Jacksonville Journal-Courier
- Type: Daily newspaper
- Format: Broadsheet
- Owner: Hearst Communications
- Publisher: David C.L. Bauer
- Editor: David C.L. Bauer
- Founded: April 24, 1830; 196 years ago
- Headquarters: 235 West State Street, Jacksonville, Illinois 62650, United States
- Circulation: 10,975 Daily 11,274 Sunday (as of 2012)
- OCLC number: 24396370
- Website: myjournalcourier.com

= Journal-Courier =

Newspaper in Jacksonville, Illinois, U.S.

The Jacksonville Journal-Courier is an American daily newspaper published in Jacksonville, Illinois. It is owned by Hearst Newspapers since being sold in August 2017 by Civitas Media, a subsidiary of Versa Capital Management.

== History ==
With a history dating back to 1830, the Jacksonville Journal-Courier is the "oldest continuously published newspaper in Illinois".

In addition to Jacksonville and South Jacksonville, the Jacksonville Journal-Courier circulates in Cass, Greene, Macoupin, Morgan, Brown, Pike and Scott counties, in western Central Illinois.

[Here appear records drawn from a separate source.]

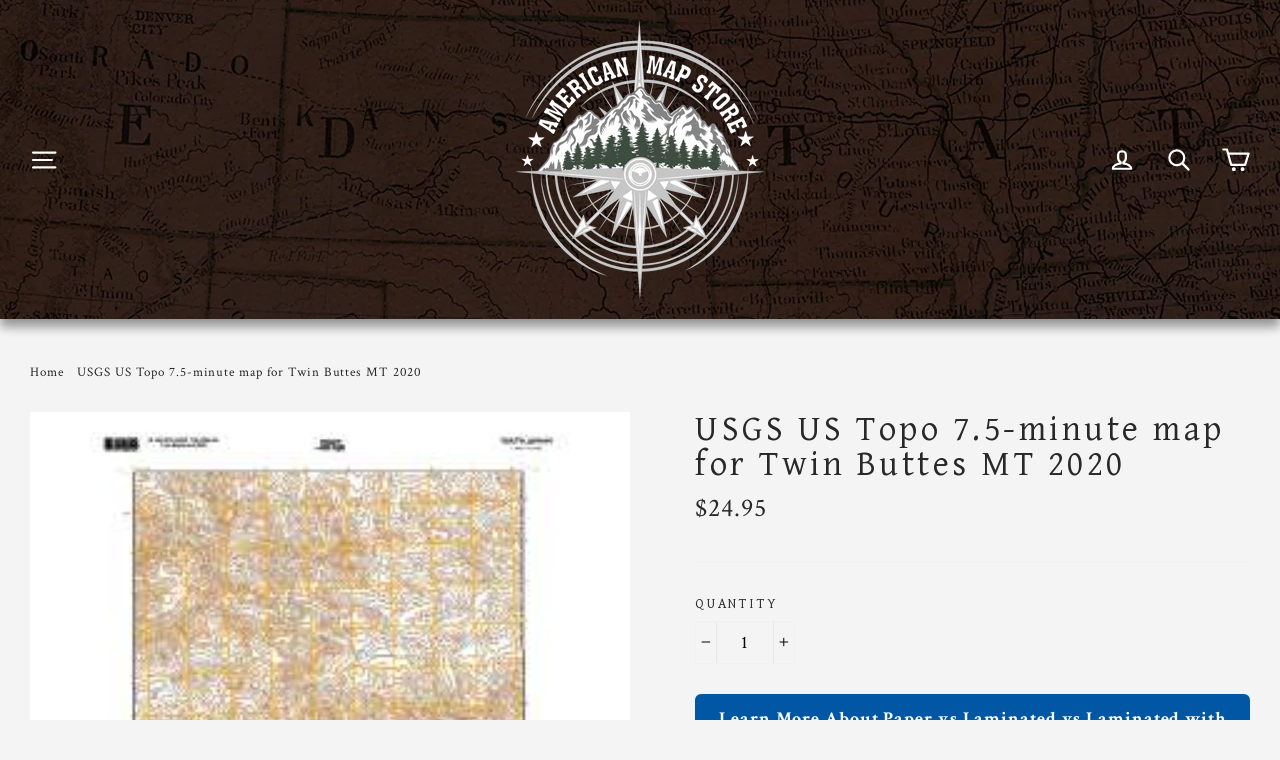

--- FILE ---
content_type: text/html; charset=UTF-8
request_url: https://app.inspon.com/dev-app/backend/api/api.php
body_size: 4
content:
{"product":{"title":"USGS US Topo 7.5-minute map for Twin Buttes MT 2020","featuredImage":{"id":"gid:\/\/shopify\/ProductImage\/46640556441913"},"options":[{"name":"Title","values":["Default Title"]}],"variants":[{"id":49246015127865,"option1":"Default Title","title":"Default Title","price":"24.95"}]},"collection":[{"title":"Montana USGS Topographic Maps"}]}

The Jacksonville Journal-Courier has been owned by Hearst Newspapers since 2017. Hearst also owns the Illinois newspapers The Telegraph, in nearby Alton, Illinois and the Intelligencer in Edwardsville. The Jacksonville and Alton newspapers, along with The Lima News in Ohio and The Sedalia Democrat in Sedalia, Missouri, constituted the Central Division of Freedom Communications before being sold to Ohio Community Media (later Civitas Media) in May 2012. Freedom acquired the paper from Thomson in 1995.